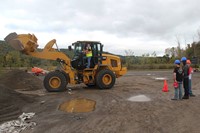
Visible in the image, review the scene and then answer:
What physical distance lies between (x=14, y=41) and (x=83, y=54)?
12.1 ft

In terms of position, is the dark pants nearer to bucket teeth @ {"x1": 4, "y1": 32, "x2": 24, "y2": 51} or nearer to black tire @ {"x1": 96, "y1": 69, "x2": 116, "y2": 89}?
black tire @ {"x1": 96, "y1": 69, "x2": 116, "y2": 89}

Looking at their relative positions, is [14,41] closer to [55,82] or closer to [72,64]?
[55,82]

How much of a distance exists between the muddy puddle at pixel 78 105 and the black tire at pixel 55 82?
9.91ft

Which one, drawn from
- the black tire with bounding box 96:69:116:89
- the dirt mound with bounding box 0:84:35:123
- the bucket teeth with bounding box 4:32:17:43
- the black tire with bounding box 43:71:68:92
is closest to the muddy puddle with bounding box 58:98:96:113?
the dirt mound with bounding box 0:84:35:123

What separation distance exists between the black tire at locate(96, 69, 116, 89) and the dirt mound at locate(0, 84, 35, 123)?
14.4 feet

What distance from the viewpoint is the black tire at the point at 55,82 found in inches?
555

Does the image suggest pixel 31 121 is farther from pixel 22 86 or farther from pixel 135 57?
pixel 135 57

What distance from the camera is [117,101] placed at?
10914 mm

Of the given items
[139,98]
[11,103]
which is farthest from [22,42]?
[139,98]

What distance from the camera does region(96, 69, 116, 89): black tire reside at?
1505 centimetres

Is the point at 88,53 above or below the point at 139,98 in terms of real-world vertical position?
above

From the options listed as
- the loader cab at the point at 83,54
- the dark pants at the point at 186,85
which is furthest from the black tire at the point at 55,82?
the dark pants at the point at 186,85

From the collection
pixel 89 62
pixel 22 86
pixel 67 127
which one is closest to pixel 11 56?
pixel 22 86

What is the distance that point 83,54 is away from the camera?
15.1 meters
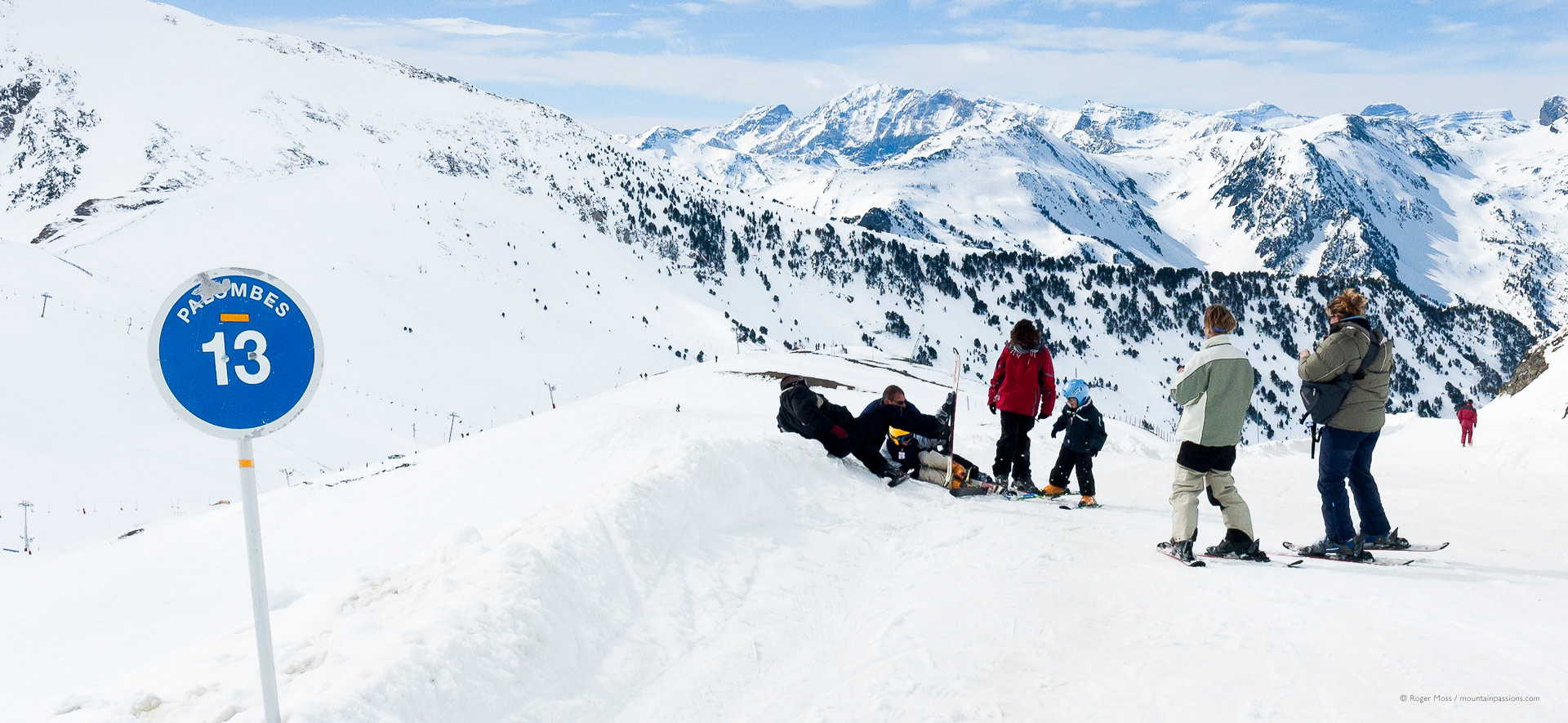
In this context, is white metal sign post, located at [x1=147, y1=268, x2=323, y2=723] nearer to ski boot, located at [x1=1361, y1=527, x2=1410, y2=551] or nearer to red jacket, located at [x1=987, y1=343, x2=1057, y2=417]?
red jacket, located at [x1=987, y1=343, x2=1057, y2=417]

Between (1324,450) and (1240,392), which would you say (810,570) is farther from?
(1324,450)

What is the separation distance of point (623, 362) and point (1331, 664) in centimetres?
10249

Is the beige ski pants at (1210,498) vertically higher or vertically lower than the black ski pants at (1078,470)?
higher

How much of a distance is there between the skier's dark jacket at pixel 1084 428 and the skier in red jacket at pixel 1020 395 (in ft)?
1.32

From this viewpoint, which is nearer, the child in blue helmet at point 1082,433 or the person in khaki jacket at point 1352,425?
the person in khaki jacket at point 1352,425

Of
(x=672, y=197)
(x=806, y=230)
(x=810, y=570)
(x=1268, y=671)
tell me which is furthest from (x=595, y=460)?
(x=806, y=230)

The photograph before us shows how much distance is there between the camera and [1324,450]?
25.9ft

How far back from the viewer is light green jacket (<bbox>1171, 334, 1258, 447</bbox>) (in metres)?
7.51

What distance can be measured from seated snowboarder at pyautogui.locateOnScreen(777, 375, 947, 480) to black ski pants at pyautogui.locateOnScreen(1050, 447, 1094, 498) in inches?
67.4

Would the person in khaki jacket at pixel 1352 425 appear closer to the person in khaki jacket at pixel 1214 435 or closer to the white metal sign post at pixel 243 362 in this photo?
the person in khaki jacket at pixel 1214 435

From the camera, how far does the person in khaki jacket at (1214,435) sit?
297 inches

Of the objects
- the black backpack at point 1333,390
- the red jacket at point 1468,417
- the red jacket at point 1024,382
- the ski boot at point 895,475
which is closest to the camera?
the black backpack at point 1333,390

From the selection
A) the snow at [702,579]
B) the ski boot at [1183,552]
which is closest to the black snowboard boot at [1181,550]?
the ski boot at [1183,552]

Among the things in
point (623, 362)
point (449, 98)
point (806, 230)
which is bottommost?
point (623, 362)
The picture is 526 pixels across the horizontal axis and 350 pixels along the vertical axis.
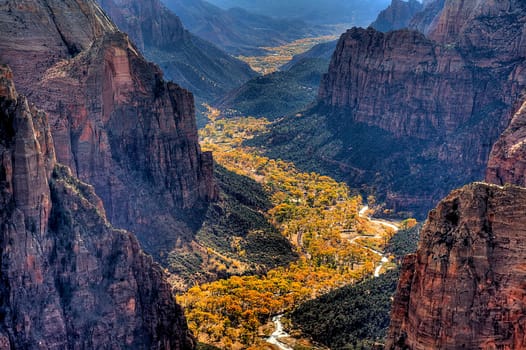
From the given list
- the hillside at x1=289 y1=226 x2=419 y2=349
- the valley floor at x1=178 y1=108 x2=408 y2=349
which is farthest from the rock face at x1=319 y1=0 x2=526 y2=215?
the hillside at x1=289 y1=226 x2=419 y2=349

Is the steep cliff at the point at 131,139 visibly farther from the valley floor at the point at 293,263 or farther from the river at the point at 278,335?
A: the river at the point at 278,335

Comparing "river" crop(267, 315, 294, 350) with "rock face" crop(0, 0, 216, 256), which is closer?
"river" crop(267, 315, 294, 350)

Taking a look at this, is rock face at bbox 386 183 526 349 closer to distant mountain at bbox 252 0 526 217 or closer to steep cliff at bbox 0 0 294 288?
steep cliff at bbox 0 0 294 288

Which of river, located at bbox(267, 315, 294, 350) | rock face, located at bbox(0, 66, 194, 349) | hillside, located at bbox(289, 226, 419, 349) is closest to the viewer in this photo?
rock face, located at bbox(0, 66, 194, 349)

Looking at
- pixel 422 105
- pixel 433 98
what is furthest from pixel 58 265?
pixel 422 105

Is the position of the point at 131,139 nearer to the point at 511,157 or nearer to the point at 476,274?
the point at 511,157
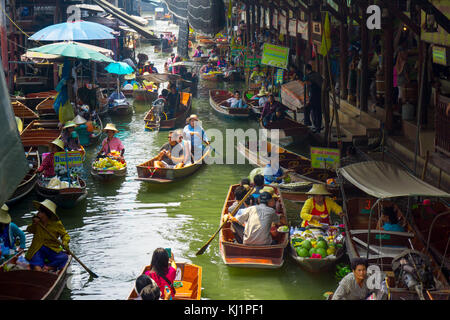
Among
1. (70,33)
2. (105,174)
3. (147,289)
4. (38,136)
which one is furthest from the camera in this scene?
(70,33)

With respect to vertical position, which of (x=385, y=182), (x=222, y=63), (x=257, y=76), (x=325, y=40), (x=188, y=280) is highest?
(x=325, y=40)

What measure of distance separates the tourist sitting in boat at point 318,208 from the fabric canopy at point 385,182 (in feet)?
2.70

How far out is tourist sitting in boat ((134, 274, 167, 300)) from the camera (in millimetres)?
6055

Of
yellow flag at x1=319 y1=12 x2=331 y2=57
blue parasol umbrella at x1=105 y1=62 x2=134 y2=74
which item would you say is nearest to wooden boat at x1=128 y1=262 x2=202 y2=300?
yellow flag at x1=319 y1=12 x2=331 y2=57

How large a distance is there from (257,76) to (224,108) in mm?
5814

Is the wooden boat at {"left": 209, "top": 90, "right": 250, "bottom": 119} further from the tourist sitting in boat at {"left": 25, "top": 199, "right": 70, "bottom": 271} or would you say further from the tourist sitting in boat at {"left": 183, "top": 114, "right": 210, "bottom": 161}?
the tourist sitting in boat at {"left": 25, "top": 199, "right": 70, "bottom": 271}

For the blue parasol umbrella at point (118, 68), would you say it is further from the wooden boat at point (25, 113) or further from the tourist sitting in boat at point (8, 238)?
the tourist sitting in boat at point (8, 238)

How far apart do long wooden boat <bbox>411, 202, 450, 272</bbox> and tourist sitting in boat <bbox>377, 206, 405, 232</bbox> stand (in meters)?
0.23

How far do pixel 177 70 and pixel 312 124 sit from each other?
391 inches

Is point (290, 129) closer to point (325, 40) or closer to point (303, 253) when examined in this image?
point (325, 40)

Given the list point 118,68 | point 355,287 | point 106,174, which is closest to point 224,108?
point 118,68

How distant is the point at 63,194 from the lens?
38.6 ft
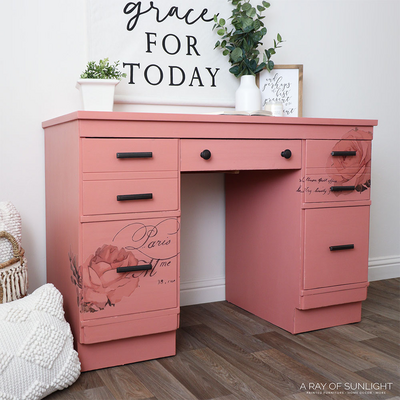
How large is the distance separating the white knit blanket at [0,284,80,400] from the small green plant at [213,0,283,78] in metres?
1.29

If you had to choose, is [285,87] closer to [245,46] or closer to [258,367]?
[245,46]

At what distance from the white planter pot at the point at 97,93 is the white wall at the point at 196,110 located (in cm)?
24

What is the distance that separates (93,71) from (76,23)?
29cm

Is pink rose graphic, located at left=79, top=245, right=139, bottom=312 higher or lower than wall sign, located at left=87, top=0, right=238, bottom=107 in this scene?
lower

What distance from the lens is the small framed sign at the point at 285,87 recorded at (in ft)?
7.04

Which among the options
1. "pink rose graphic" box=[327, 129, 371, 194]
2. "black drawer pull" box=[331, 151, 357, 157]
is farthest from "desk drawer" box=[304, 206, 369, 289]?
"black drawer pull" box=[331, 151, 357, 157]

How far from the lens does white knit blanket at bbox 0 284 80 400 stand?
4.12ft

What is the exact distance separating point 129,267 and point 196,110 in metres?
0.91

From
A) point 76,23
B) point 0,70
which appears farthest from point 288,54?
point 0,70

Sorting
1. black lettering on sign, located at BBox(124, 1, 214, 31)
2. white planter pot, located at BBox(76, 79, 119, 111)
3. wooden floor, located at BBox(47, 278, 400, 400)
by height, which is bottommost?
wooden floor, located at BBox(47, 278, 400, 400)

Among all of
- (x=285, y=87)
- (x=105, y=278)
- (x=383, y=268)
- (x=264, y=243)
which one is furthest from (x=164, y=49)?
(x=383, y=268)

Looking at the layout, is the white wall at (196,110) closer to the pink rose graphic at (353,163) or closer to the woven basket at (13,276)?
the woven basket at (13,276)

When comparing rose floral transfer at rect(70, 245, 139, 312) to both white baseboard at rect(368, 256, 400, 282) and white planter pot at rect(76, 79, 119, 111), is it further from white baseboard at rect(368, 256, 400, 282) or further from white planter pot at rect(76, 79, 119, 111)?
white baseboard at rect(368, 256, 400, 282)

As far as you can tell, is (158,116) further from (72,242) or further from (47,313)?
(47,313)
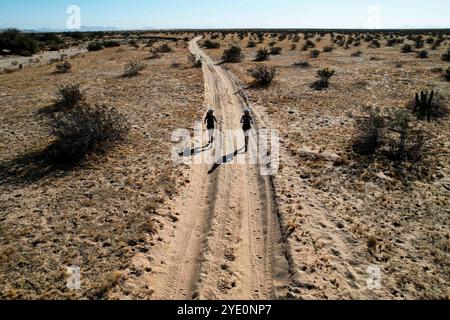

__________________________________________________

What you need to do: Reproduce the items from the line containing "From the options listed as" through the line containing "15.1 meters", inclusive, substituting "set" for "collection" and leaving everything else unchanged.

Result:
From the options listed as
- the loader cab at the point at 83,54
- the dark pants at the point at 186,85
which is furthest from the black tire at the point at 55,82?
the dark pants at the point at 186,85

From the set
pixel 89 62
pixel 22 86
pixel 67 127
which one is closest to pixel 11 56?
pixel 22 86

What is the distance that point 83,54 is away from the camera?
15.1 meters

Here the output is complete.